#### Tasks to perform:
**A)** In the Marinet progress report, which university carried out the study that validated the substitute sand process for use in this country?
**B)** Reproduce a passage of the Marinet progress report word for word, beginning at the words "It is therefore" and stopping after "for virgin sand.".
**C)** Write the next part of the Marinet progress report, picking up after its final sentence.

#### Excerpted text:
‘Marinet Special’ on Alternative Aggregate to Marine Sand : Interim Progress Report

In September 2015 Marinet published its Report Marine Aggregate Extraction — The Need to Dredge : Fact or Fiction?

This Report is based on work undertaken by a Marinet Member, Kayasand, which features the substitute sand manufacturing process developed by Kemco, Japan, and validated for use in this country via a study by Cardiff University with financial support from the Welsh Assembly.

This ‘manufactured sand’ is derived from quarry waste and involves a carefully controlled, technologically-driven crushing process where unused waste quarry rocks are converted into ‘manufactured sand’. This sand is able to replace wholly (100%) marine-sourced sand.

It is therefore a hugely important process. Not only does it increase the economic return and viability of land quarries, maximising the use of their resources, but it also relieves the marine environment of a process which dredges the seabed, causing severe injury to marine habitats and species and fish spawning and nursery grounds.

In Japan, the Kemco/Kayasand process is now widely employed. It is accepted by the construction industry as proven technology for the manufacture of concrete, is economically viable, and has greatly relieved pressure on the dredging of Japan’s seas for virgin sand.

Marinet asks the question — is it not time for this technology to be adopted in the UK?

We have addressed this question broadly — to government, to the regulators and conservation agencies, and to the industry. We report here both on the replies we have received to date, and on the central issues on which we are trying to focus future debate.

The replies we have received so far feature: The Minister at Defra, the CEO at the regulator of marine aggregate dredging (Marine Management Organisation), the CEO at the principal Conservation Agency (Natural England), and the Director of the industry’s trade association (British Marine Aggregate Producers Association — BMAPA). The full text of these replies, and our response to them, can be seen at the bottom of this page.

#### Supplied material:

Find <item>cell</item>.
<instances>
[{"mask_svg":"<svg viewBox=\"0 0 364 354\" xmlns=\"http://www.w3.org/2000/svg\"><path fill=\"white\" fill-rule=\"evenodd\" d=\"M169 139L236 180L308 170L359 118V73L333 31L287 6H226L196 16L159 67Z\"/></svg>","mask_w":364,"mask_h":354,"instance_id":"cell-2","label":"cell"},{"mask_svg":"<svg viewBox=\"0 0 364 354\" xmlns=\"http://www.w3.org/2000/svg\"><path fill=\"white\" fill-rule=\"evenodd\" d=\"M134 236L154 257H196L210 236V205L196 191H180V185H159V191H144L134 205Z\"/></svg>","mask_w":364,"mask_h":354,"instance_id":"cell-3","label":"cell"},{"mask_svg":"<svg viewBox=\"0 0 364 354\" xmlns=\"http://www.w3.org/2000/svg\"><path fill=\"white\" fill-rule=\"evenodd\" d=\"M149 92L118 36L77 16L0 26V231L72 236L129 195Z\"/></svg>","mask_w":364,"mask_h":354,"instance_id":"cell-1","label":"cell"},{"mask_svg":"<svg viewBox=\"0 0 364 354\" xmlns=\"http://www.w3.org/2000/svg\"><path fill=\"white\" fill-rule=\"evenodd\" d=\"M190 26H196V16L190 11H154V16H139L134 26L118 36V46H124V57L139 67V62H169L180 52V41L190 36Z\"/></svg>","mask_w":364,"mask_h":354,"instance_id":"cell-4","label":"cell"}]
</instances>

#### Answers for the tasks:
**A)** Cardiff University

**B)**
It is therefore a hugely important process. Not only does it increase the economic return and viability of land quarries, maximising the use of their resources, but it also relieves the marine environment of a process which dredges the seabed, causing severe injury to marine habitats and species and fish spawning and nursery grounds.

In Japan, the Kemco/Kayasand process is now widely employed. It is accepted by the construction industry as proven technology for the manufacture of concrete, is economically viable, and has greatly relieved pressure on the dredging of Japan’s seas for virgin sand.

**C)**
Of particular note so far is the failure, indeed avoidance, of the replies to address the question of the desirability and viability of the alternative to marine-source sand — ‘manufactured sand’ from waste quarry rock. The only reply that has addressed this question is the one from the industry’s trade association (BMAPA) which questions the technical competence of the process and whether it is economically viable.

On the question of technical competence, it would appear that none of our respondents have seriously read the study by Cardiff University. Here the technical evaluation of the process states clearly:

“An extensive Cardiff University led laboratory programme, together with information from literature and input from industrial project partners, form the basis for the evaluation of the primary aim of this project which was to examine the potential for Kayasand to completely replace natural sand in concrete.

“The results obtained from the laboratory testing of a range of samples collected for this project provide additional data on grading characteristics and pre-and post-processing physical properties of the Kayasand product.

“Four different rock types were considered in the present study: gritstone (sandstone), limestone, basalt and granite and all appear to varying extents in the geology of South Wales. In order to evaluate the use of Kayasand in concrete a suite of physical characterisation tests were performed which were used to identify the effect of the physical sand properties on the fresh and hardened properties of concrete.

“Mix proportions were established for each individual rock type and a w/c (water/cement) ratio selected to achieve a fresh concrete slump of 50-90mm.

“Additional laboratory tests were performed in order to observe the performance of the various Kayasand concrete mixes with the use of plasticisers at a fixed water/cement (w/c) ratio. These mixes allowed the potential for cement savings to be addressed.

“The test results demonstrate that with appropriate adjustment to the mix proportions it is possible to replace marine sand in concrete with 100% Kayasand with no detrimental effects on the development of workability as measured by the slump test, compressive or tensile strength.

“Moreover, there was no apparent relationship between fines content and 28-day compressive strength in any of the Kayasand concretes. This suggests that there are no negative effects of higher fines contents on the compressive strength for the given mix compositions and range of fines contents investigated in the study.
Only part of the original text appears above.